The SPCA Serving Erie County says Beth Lynne Hoskins owes it $118,000 for caring for 32 of her Morgan horses over the past 19 months -- and also must start paying it more each month.
The agency says it should receive $6,258.60 more per month on top of the $13,456 she currently pays for their care.
That's the SPCA's interpretation of a unanimous order by the State Supreme Court Appellate Division in Rochester, which largely found in favor of the agency in its appeal of State Supreme Court Justice Joseph Glownia's one-month bond order dating to December 2010.
"This money is going to end up having to be paid for, by her The cost to care for these horses has been tremendous," said SPCA attorney Ralph C. Lorigo, of the Appellate Division ruling in the civil portion of the case. "This is a substantial win. It clearly shows that when the SPCA or an animal cruelty organization goes in and seizes animals, the courts in New York State will shift the economic cost burden from the rescuing agency back to the animal owner."
Hoskins is in the midst of a nonjury criminal trial before Aurora Town Justice Douglas W. Marky on 74 counts of misdemeanor animal cruelty tied to horses the SPCA seized from her farm on March 18, 2010.
Hoskins' attorney had a completely different take on the appellate ruling and vowed to file an appeal to the state's highest court, the Court of Appeals. Thomas J. Eoannou, who represents Hoskins in both the civil and criminal cases, said his client does not owe any retroactive pay to the SPCA and instead emphasized that the higher court order points to just the month of December 2010.
"We want to go through every bill for the last 16 months and see what the SPCA actually spent out of what was ordered by Glownia," Eoannou said.
But Lorigo emphasized that even though Glownia's order set the bond at $13,456.40 for one month's worth of care for 33 of Hoskins' horses in December 2010, since then, his office and Eoannou had agreed that amount would continue going forward until the case was resolved; otherwise the attorneys would have had to be in court arguing it each subsequent month.
"She has paid us every single month for the last 19 months of care," Lorigo said. "How do you answer that? She has paid that $13,456 a month for 19 months."
In fact, Lorigo said Hoskins ultimately should be expected to pay additional bond money for the horses' care from the time of the raid at her farm on March 18, 2010, to December 2010.

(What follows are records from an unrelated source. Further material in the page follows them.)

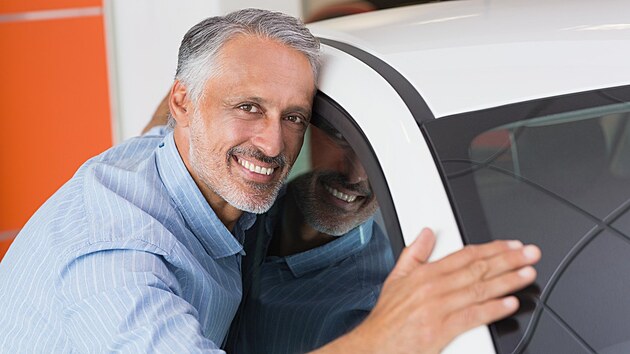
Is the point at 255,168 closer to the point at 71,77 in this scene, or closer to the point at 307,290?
the point at 307,290

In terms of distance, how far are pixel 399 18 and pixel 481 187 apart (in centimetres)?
61

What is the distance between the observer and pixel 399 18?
2.00 m

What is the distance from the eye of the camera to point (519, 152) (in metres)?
1.53

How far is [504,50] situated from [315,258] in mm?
507

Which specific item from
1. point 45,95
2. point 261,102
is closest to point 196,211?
point 261,102

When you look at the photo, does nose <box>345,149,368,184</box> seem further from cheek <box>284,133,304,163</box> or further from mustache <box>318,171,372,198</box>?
cheek <box>284,133,304,163</box>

Glownia has allowed 40 of the horses to be returned to Hoskins' Town of Aurora farm, but the SPCA continues to care for 32 horses at foster farms. There had been 33 horses in the agency's care, though one of them died in January.

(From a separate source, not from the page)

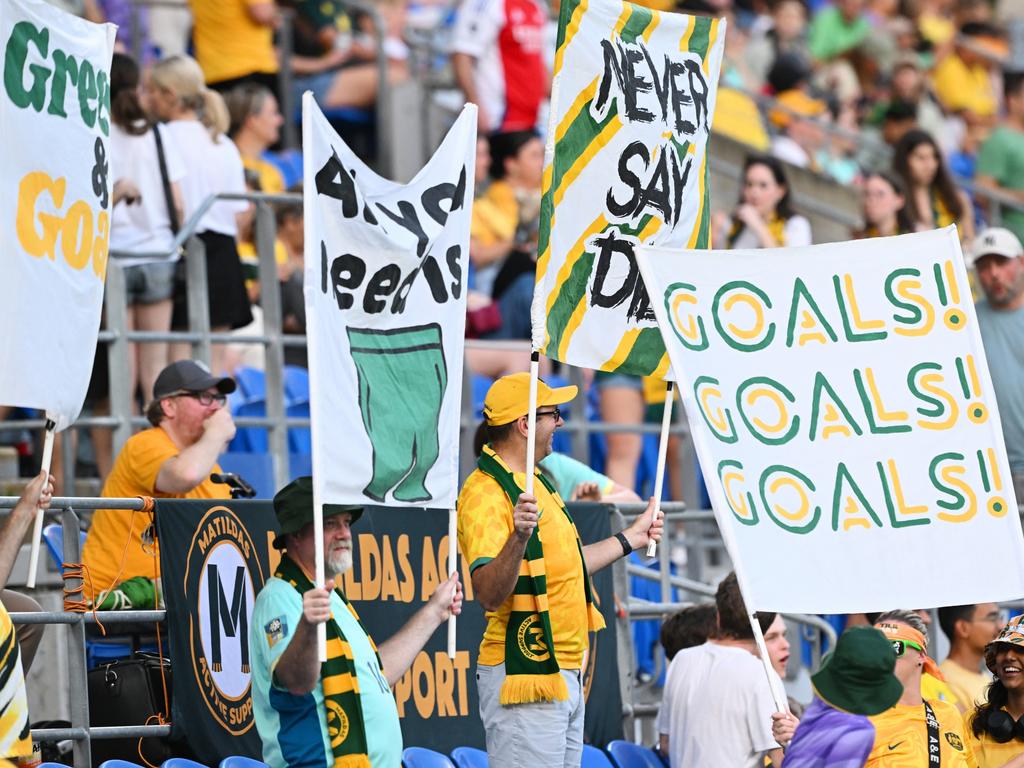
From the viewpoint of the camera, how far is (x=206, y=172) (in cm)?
1133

One of the charges against Hoskins stems from the Thanksgiving Day 2009 euthanization by a veterinarian of one of her horses, which had been described as weak and emaciated.
The Appellate Division modified its June 8 order by saying that it agreed with the SPCA that the State Supreme Court had erred in failing to award expenses tied to "boarding," and so it increased the amount of security. The higher court also said the lower court's calculation of expenses for employee wages is erroneous because it failed to account for one of the agency's part-time employees and is based upon a 28-day month.
SPCA Executive Director Barbara Carr is ecstatic about the appellate ruling. "We're pleased to have more of the costs carried by the defendant," she said. "In most cases, the defendant, most of the time, carries most of the costs."
Larry Robb, head of the SPCA board of directors, said the ruling "definitely eases the pain."
"There was more going out than coming in," he said, noting the agency spends roughly $22,000 per month on the 32 horses in its care.
The cost calculations will be adjusted since one of Hoskins' horses died in January and the agency is now responsible for 32 instead of 33 horses, Lorigo said.
The Appellate Division, however, said that costs the SPCA sought for security and miscellaneous expenses were not reasonable under the state Agriculture and Markets Law.